Genre fiction is a relentless form of creative endeavor in the sense that the next book always looms on the horizon, whether you are ready to write it or not. Output is measured in pages per day, not pages per month. Books are counted, not by how many one can write during the course of a career, but how many one can write in a single year. For those of us with major publishers, genre fiction is also very specialized, with reader expectations and preferences always paramount, impelling the writer to weigh commercial considerations at least as heavily as creative ones. In light of that, the struggle becomes not to find ideas to write, but to find ideas that you haven’t written before.
Since this is a blog for Fresh Fiction, it seems appropriate to discuss this topic. How does a writer of genre fiction keep things fresh in an ever-narrowing market? The answer, of course, is The Twist. This is also known as The Slant. And lately, it’s been called the High Concept.

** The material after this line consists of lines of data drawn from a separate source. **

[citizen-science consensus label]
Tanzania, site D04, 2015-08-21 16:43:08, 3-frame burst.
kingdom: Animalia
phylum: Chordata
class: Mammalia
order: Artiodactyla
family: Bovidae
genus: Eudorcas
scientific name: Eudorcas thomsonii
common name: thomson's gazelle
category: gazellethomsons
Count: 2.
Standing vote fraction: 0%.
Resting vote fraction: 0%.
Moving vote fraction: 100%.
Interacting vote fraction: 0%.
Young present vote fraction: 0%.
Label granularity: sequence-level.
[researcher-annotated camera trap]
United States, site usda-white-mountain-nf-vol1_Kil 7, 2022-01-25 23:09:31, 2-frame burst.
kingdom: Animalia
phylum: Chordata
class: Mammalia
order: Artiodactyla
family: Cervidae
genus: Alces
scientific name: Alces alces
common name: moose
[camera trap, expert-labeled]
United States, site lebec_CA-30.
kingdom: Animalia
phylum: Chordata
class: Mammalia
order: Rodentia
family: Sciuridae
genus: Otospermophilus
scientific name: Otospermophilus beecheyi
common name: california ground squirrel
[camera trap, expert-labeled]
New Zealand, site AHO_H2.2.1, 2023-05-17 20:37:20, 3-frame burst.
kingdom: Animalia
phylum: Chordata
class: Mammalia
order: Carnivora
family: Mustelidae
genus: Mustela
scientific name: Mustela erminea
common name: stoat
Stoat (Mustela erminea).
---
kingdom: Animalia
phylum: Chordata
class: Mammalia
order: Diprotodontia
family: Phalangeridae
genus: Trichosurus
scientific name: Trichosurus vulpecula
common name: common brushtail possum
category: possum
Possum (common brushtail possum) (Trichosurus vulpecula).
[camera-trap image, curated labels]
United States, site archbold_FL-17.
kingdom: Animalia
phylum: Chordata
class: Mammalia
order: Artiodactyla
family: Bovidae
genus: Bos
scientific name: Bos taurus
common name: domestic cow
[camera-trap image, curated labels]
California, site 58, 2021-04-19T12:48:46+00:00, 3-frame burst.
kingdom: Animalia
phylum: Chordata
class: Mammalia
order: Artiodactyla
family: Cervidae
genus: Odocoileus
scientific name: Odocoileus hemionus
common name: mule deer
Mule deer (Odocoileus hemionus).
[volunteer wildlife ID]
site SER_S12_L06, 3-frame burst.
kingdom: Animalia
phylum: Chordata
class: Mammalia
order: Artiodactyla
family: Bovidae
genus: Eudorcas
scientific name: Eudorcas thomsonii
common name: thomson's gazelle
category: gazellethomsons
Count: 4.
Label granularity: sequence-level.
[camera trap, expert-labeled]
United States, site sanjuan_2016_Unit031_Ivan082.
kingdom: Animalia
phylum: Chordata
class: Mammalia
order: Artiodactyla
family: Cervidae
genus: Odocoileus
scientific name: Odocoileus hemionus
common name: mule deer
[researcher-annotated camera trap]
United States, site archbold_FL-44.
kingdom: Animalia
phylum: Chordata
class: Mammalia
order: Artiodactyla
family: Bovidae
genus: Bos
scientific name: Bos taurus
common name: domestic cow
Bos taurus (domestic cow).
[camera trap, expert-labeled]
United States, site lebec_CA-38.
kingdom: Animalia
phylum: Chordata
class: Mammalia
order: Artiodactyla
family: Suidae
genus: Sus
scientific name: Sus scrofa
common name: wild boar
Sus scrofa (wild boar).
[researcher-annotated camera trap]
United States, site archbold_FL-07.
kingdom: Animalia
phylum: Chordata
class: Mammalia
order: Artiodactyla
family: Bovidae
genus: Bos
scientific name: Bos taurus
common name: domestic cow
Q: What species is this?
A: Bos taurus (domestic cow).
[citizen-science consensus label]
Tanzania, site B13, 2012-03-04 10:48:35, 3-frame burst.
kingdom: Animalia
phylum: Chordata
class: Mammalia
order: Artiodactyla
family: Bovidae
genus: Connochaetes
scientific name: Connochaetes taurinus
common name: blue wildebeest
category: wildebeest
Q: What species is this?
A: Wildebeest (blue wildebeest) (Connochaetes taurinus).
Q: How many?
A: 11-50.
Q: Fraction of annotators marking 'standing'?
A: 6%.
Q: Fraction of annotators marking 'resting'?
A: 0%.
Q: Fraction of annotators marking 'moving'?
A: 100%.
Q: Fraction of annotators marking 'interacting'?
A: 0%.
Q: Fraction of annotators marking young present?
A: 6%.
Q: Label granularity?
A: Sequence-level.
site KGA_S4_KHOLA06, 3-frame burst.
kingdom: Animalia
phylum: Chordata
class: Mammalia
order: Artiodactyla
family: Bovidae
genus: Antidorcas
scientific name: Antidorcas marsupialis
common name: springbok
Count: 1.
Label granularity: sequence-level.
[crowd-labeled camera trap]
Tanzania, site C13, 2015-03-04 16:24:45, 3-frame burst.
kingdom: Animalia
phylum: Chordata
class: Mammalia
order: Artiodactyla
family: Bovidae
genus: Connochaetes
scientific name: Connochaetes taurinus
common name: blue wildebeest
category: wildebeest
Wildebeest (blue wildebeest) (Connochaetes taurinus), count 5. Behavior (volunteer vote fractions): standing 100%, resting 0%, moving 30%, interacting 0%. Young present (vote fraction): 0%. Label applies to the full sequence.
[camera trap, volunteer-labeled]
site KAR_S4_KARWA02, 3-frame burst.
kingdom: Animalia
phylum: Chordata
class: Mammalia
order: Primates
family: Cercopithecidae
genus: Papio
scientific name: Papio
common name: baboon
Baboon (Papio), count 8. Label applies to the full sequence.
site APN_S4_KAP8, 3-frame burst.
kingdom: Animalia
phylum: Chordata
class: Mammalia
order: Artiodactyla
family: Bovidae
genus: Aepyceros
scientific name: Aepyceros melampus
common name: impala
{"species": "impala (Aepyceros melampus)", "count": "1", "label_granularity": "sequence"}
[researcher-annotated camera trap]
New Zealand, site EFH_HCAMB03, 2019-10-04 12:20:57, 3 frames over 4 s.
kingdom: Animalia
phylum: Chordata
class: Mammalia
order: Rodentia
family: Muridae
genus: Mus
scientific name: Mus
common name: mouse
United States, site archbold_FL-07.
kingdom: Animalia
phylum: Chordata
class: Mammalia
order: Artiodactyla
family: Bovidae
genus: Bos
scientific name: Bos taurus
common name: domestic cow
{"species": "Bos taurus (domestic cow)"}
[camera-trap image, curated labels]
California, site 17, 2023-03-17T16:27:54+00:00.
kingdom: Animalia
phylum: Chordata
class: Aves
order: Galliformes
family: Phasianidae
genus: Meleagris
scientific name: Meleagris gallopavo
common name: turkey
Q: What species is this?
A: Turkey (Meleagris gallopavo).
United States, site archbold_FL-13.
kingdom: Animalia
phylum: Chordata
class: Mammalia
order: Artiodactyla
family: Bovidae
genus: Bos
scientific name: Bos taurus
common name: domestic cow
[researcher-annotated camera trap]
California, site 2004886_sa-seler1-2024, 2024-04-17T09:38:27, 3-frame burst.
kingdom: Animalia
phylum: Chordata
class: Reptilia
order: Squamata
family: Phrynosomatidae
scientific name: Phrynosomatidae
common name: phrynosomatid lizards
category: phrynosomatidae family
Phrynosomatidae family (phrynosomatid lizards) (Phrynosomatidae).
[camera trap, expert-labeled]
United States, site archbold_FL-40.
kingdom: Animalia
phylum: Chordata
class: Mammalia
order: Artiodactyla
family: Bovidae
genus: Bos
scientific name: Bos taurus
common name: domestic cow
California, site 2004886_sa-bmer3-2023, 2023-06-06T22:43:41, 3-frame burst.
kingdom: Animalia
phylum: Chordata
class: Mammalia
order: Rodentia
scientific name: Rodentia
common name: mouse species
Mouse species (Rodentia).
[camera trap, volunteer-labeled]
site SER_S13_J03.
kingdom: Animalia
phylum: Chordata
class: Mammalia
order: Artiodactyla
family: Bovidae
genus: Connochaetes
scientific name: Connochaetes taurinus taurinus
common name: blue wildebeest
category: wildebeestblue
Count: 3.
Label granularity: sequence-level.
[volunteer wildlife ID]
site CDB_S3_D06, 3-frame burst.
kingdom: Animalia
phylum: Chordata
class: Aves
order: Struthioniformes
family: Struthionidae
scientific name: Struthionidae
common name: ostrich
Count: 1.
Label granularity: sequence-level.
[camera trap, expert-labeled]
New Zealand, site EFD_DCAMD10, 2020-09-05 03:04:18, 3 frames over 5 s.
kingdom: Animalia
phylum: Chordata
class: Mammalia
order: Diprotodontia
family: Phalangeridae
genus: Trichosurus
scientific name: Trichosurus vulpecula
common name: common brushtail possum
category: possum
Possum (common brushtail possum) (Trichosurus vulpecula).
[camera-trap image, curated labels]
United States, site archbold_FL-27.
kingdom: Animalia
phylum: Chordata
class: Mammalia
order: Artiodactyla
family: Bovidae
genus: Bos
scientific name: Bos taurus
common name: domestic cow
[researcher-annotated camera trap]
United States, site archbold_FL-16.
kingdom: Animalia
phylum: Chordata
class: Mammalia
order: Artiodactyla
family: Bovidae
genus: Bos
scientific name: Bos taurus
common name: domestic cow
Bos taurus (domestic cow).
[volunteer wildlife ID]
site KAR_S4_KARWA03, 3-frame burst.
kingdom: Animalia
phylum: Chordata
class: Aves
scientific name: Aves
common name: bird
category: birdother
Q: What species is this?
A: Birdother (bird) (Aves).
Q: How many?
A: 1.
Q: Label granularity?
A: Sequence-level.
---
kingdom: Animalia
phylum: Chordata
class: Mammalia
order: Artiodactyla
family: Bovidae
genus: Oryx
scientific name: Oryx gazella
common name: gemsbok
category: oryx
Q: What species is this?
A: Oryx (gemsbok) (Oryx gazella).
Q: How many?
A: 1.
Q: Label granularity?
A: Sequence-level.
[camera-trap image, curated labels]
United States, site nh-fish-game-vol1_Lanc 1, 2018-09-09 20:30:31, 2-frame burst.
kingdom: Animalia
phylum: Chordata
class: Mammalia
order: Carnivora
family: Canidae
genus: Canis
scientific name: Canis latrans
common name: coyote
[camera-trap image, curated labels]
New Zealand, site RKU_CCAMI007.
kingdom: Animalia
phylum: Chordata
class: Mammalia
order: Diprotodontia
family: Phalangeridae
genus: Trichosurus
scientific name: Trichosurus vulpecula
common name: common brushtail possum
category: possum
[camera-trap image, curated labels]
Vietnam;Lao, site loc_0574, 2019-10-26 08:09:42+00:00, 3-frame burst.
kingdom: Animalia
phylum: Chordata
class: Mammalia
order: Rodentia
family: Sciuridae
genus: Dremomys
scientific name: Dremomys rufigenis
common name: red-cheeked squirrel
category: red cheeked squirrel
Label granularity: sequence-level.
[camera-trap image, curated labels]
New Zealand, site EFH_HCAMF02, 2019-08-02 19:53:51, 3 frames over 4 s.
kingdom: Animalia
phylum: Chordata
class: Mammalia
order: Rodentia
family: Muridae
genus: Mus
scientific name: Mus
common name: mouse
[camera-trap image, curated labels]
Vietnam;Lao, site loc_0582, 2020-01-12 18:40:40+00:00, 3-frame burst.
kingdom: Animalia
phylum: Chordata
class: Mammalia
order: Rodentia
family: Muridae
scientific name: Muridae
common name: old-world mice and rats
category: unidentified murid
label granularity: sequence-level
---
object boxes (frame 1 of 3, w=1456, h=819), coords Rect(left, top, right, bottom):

But it’s always the same thing: finding a way to tell an age-old story in a fresh, new, still-commercial way. As a writer of historical romance whose colleagues were creating Regency misses gadding about London in lavish carriages, I decided The Twist was to be found, not in the heroine, but in her form of transportation. I moved into the early 20th century and gave my heroines motorcars.
In creating heroines who drive cars, I didn’t realize just how liberating it would be, both for them and for me. But as I wrote my two most recent books, WEDDING OF THE SEASON and SCANDAL OF THE YEAR, I found the heroines of these books doing things well beyond motoring around the English countryside, and I found myself trying things I’d never tried before. Beatrix of WEDDING OF THE SEASON decided to jump off a cliff (seriously). Julia of Scandal of the Year sought a divorce from her abusive husband. And I took my skis down a black diamond for the very first time. Though those Edwardian motorcars might have only had a top speed of forty miles an hour, they nonetheless imbibed not only the heroines but also their creator with a zest for adventure and a longing for some derring-do. Driving a car brought to those Edwardian women an exhilarating rush of freedom, and as I sit here, working on a new book, staring out the window at a cold and dreary winter day, I long for that exhilarating rush, too. I wonder how many weeks it’ll be before I can open the sun roof on my car and go for a drive?